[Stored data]
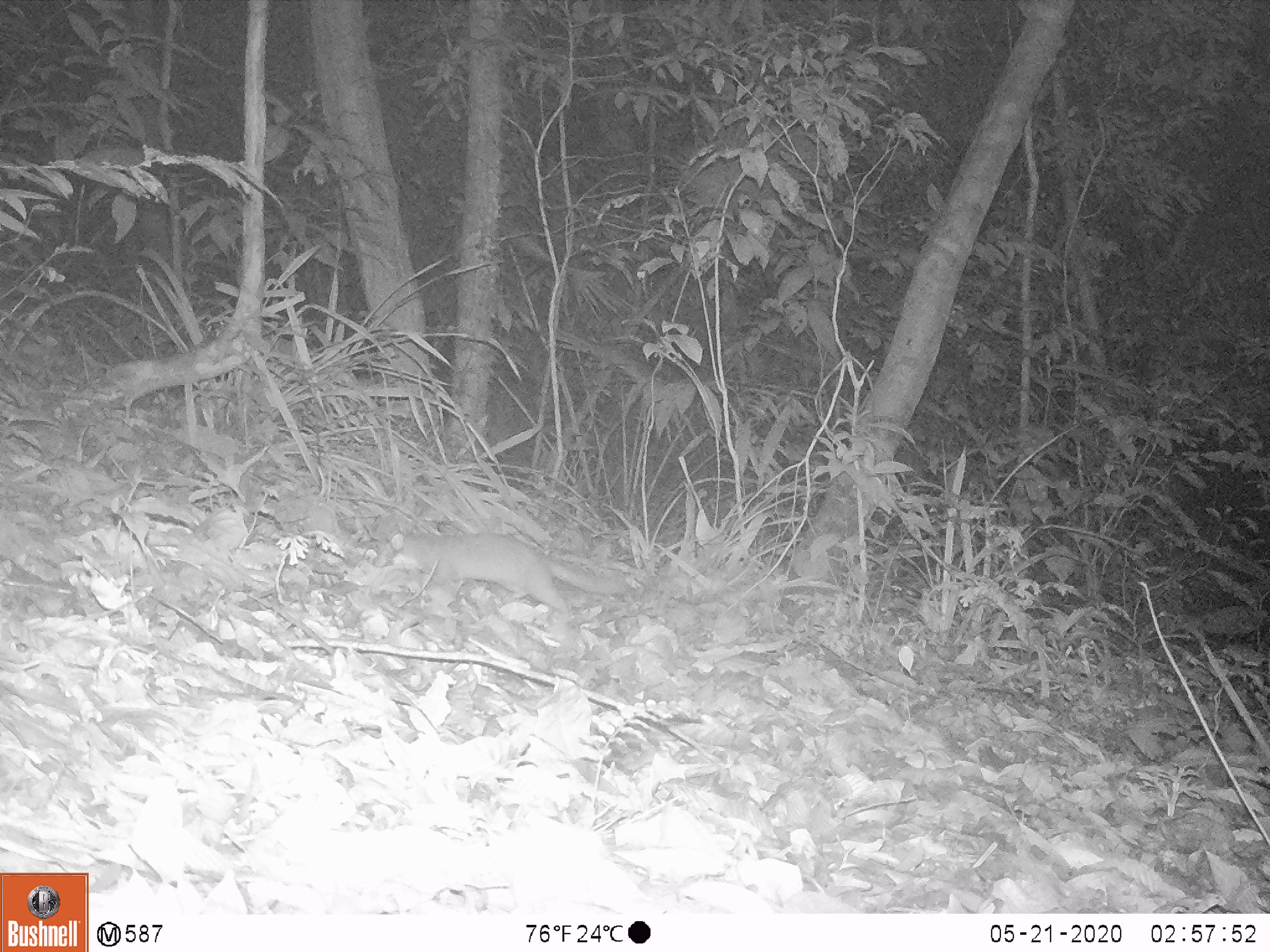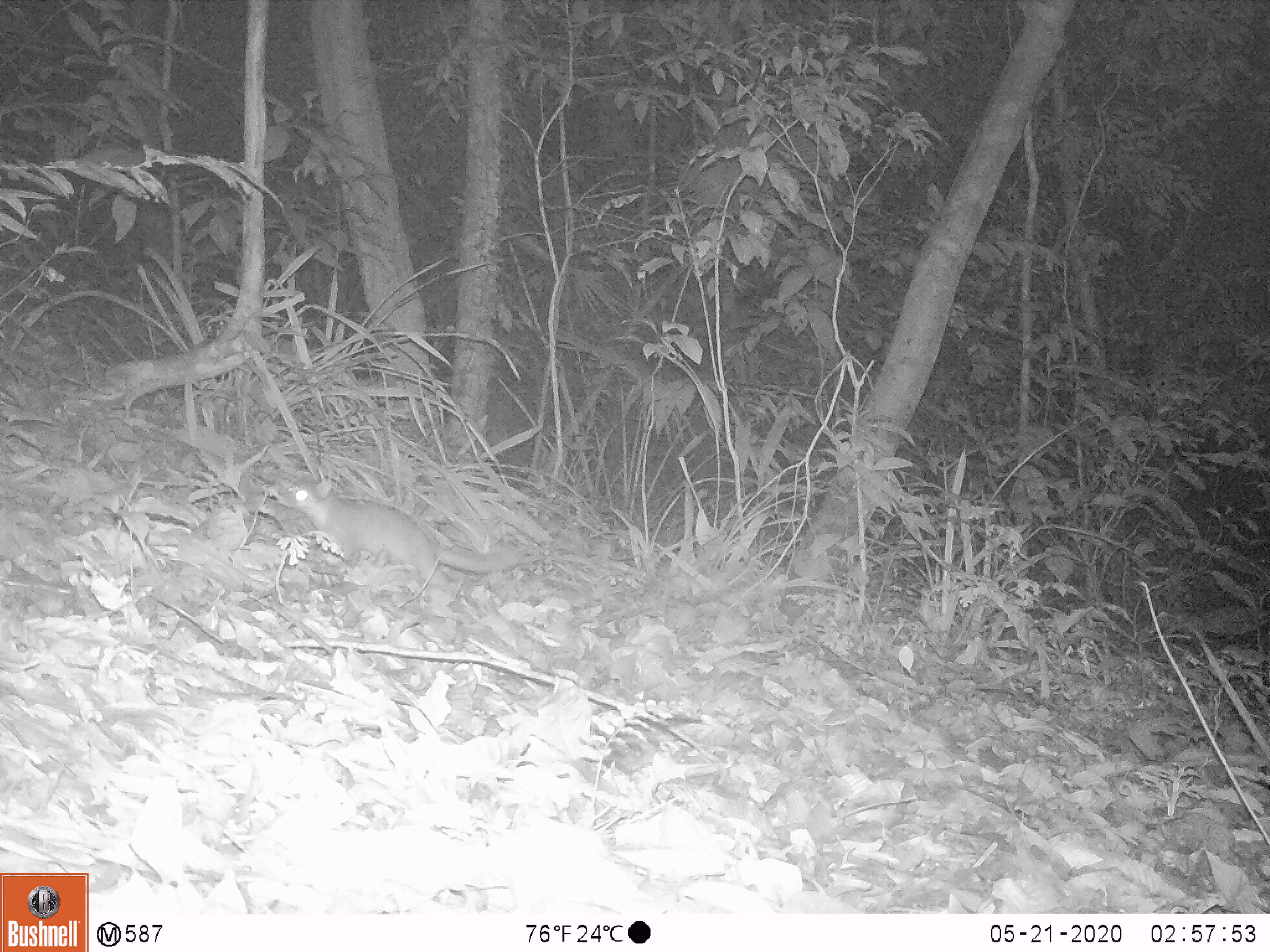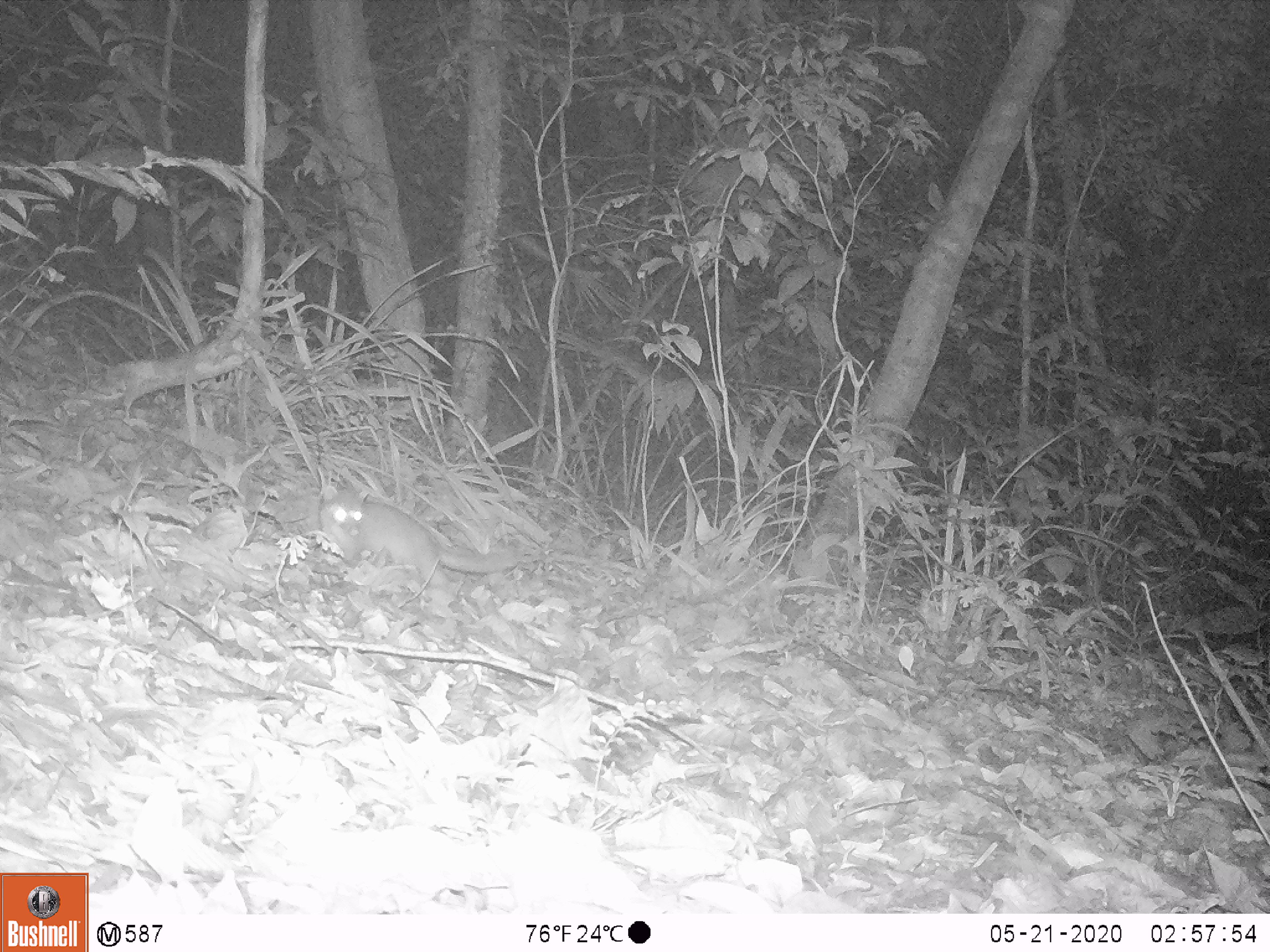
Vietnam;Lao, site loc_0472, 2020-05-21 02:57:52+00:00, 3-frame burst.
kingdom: Animalia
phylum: Chordata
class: Mammalia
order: Carnivora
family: Mustelidae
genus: Melogale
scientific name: Melogale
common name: ferret badger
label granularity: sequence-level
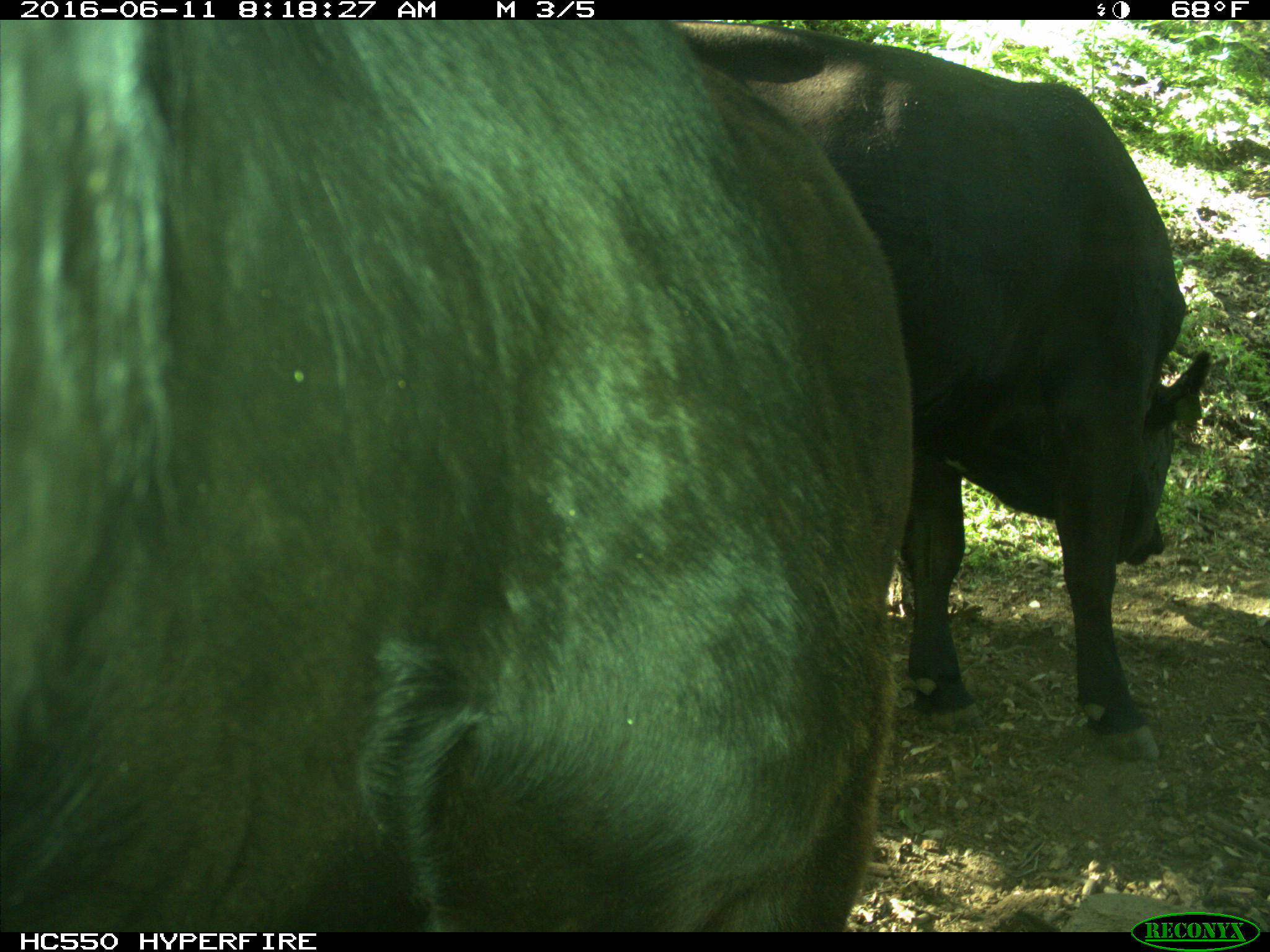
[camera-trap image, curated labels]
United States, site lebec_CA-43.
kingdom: Animalia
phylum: Chordata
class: Mammalia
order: Artiodactyla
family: Bovidae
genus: Bos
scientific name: Bos taurus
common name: domestic cow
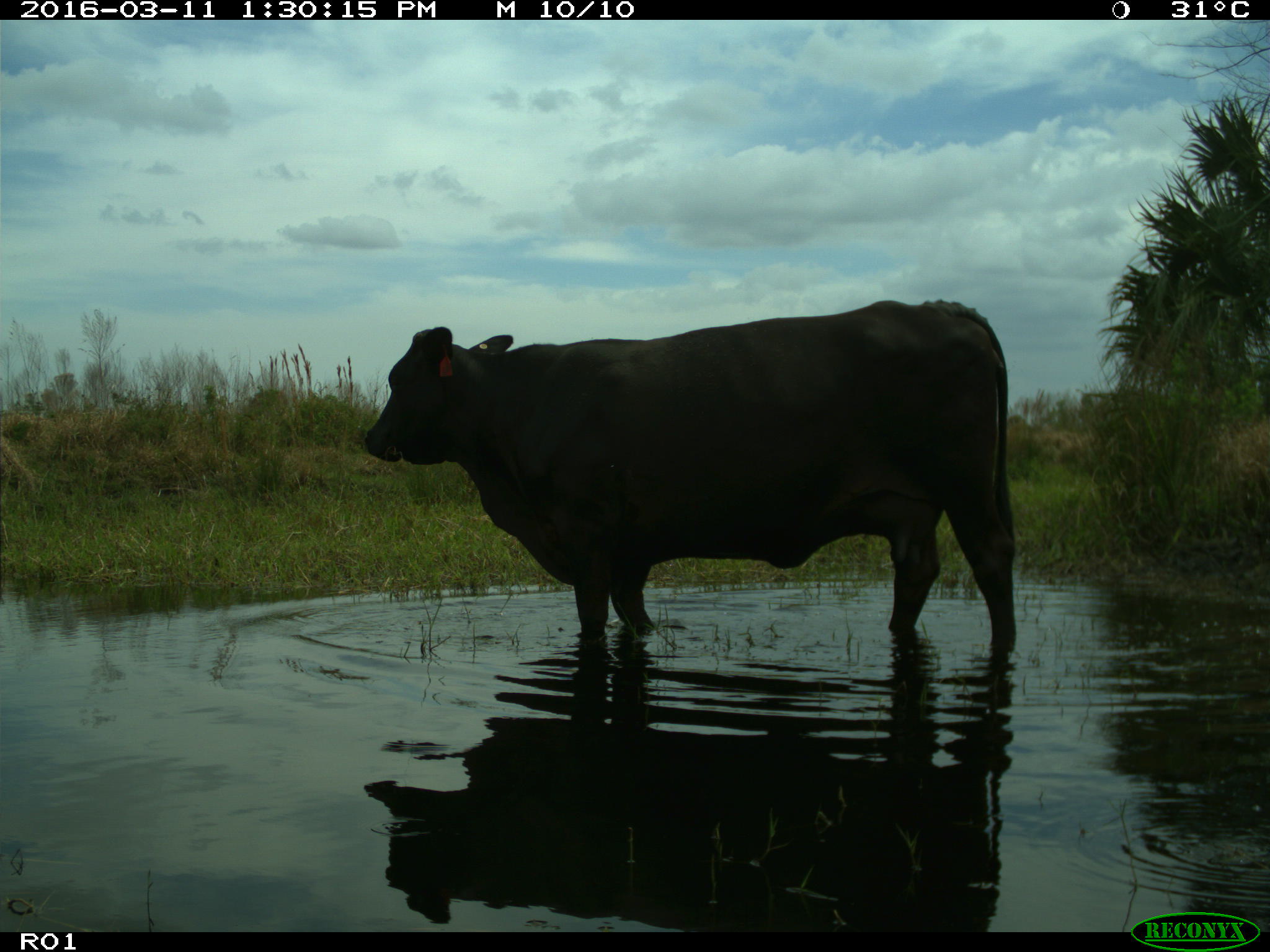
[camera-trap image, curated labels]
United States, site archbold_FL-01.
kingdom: Animalia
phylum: Chordata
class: Mammalia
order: Artiodactyla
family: Bovidae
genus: Bos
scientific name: Bos taurus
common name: domestic cow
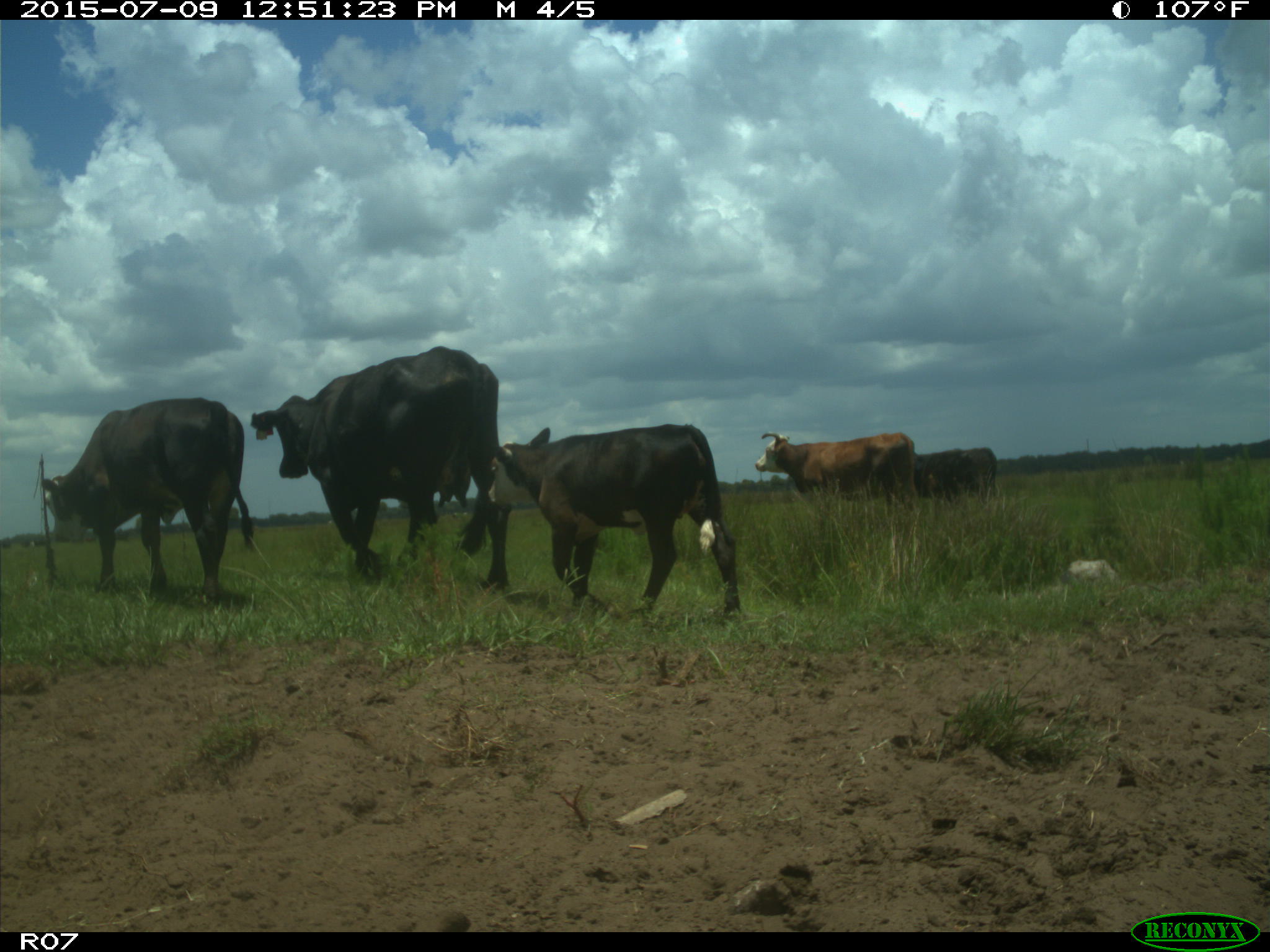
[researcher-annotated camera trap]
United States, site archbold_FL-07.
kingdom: Animalia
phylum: Chordata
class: Mammalia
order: Artiodactyla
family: Bovidae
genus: Bos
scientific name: Bos taurus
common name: domestic cow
Bos taurus (domestic cow).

PROBLEM DETAILS
Would you give the entries above again verbatim, omitting the images they contain?

SOLUTION TO THE EXERCISE
Vietnam;Lao, site loc_0472, 2020-05-21 02:57:52+00:00, 3-frame burst.
kingdom: Animalia
phylum: Chordata
class: Mammalia
order: Carnivora
family: Mustelidae
genus: Melogale
scientific name: Melogale
common name: ferret badger
label granularity: sequence-level
[camera-trap image, curated labels]
United States, site lebec_CA-43.
kingdom: Animalia
phylum: Chordata
class: Mammalia
order: Artiodactyla
family: Bovidae
genus: Bos
scientific name: Bos taurus
common name: domestic cow
[camera-trap image, curated labels]
United States, site archbold_FL-01.
kingdom: Animalia
phylum: Chordata
class: Mammalia
order: Artiodactyla
family: Bovidae
genus: Bos
scientific name: Bos taurus
common name: domestic cow
[researcher-annotated camera trap]
United States, site archbold_FL-07.
kingdom: Animalia
phylum: Chordata
class: Mammalia
order: Artiodactyla
family: Bovidae
genus: Bos
scientific name: Bos taurus
common name: domestic cow
Bos taurus (domestic cow).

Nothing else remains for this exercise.